I shifted uncomfortably. Tevin took up so much of the floor space that I was forced to bend in some fashion around his bulky armor no matter where I tried to sit. While keeping my eyes on the floating screen Max was providing and intenting on the little mute button next to it, I asked Max a question that had been weighing on me.
“So, Max. What’s going on with Tevin? Will he actually be alright?”
Max had yet to reappear, and remained hidden as he answered my mental question. “Yeah, I’m no liar. The bullet glanced off his thick skull and didn’t actually pierce his brain. He got a major concussion and his face messed up though. I can zip him back up pretty easily once we get the impex connected.”
I rubbed my eyes with my palms and sighed in relief. I hadn''t had a chance to think about or process everything that had happened through the day, and now that I had found a quiet moment to myself it all started to sink in. I’d woken up today as a promising up-and-coming noble on an important diplomatic mission, but as the sun had set, so did my career. Now I was as much of a fugitive from my own people as Max was, if Max considered the core, or the Suk, or whatever they were called, to be his people.

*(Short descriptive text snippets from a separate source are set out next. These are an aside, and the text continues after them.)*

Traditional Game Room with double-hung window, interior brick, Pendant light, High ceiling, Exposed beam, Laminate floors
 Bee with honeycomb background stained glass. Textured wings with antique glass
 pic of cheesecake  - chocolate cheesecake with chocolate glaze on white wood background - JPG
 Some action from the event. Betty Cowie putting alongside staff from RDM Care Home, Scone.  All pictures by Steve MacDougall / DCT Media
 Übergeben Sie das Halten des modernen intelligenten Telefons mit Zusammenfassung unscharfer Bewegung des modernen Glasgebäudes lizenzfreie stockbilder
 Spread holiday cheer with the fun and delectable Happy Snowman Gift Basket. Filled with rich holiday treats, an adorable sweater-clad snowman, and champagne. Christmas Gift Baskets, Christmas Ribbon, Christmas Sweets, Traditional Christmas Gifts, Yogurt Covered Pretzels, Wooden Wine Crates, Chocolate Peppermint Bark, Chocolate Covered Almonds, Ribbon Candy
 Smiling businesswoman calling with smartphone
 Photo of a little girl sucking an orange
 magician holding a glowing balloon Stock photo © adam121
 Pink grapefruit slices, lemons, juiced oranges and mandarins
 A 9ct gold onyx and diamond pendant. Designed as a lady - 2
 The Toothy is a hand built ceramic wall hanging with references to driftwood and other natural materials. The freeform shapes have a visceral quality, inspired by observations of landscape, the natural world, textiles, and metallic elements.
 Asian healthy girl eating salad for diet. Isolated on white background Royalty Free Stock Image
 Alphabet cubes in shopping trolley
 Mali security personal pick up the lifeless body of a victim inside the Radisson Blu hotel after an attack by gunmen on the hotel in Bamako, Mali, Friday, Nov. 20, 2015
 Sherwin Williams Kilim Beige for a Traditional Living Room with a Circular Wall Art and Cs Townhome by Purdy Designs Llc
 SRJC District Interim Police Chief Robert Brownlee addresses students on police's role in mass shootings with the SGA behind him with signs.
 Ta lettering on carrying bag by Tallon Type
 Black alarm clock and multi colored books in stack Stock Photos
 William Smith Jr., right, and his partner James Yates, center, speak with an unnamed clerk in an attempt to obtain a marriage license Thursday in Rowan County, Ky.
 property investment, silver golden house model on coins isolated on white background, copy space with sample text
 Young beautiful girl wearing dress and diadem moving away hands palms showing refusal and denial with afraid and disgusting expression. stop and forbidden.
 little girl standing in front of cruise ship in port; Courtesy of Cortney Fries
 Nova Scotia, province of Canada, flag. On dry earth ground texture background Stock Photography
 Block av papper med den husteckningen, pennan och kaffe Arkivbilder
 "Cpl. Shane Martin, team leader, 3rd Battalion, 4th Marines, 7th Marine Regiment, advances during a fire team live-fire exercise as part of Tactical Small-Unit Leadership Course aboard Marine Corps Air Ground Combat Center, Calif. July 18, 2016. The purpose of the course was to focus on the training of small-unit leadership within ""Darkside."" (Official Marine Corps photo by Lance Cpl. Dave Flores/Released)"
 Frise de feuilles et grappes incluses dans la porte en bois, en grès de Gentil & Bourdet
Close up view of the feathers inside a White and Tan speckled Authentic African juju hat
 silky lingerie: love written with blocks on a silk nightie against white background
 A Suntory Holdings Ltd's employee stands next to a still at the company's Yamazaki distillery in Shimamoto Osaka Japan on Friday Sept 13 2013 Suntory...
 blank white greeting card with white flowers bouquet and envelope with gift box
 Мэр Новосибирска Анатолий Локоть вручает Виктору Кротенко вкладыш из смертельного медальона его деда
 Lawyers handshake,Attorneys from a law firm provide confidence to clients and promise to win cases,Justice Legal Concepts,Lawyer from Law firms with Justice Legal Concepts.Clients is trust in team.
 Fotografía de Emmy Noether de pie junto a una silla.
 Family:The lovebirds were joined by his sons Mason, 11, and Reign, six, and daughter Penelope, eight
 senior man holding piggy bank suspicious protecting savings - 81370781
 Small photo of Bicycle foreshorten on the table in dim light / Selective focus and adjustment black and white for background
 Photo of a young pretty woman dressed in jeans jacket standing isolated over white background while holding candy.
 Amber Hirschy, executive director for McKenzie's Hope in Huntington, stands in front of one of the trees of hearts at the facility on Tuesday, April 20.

While I agonized over the day and stared at the screen, Rin and Ali continued into the city. They were now passing through neighborhoods of boarded up houses, many of which had been broken into or had half collapsed roofs or the scars of old fires. Further in, they crossed paths with a group of hurriedly walking hooded men in a tense moment where not a single word was spoken, then cut through a burned out gas station''s parking lot. Raschel’s snuffling finally quieted down and her breathing leveled out as she drifted off to sleep.
I reached out to Max with another mental question as I watched. “Have you come up with anything else on Raschel? Or any of the other tower traitors?”
Max popped up a second angle, a security camera that showed Rin and Ali on the very edge of the screen. I watched from across a wide cracked street as they cut through a fenced in lot, as they tromped over old fencing that had been pushed over and trampled into the ground over years.
Max took the hint and answered me internally, the mute button coming up again to show that we were not cluttering the comm lines of our ground team. “A little, they’re not a top priority though. They were all listed as dependents, and don’t have much in the way of information outside of school documentation and the standard stuff. Kaylee and Bree both had parents die in some war or another, but Andy was adopted and had a history of outbursts. He used to work at one of the food stores on the 18th floor but was fired after throwing a drink at his manager.”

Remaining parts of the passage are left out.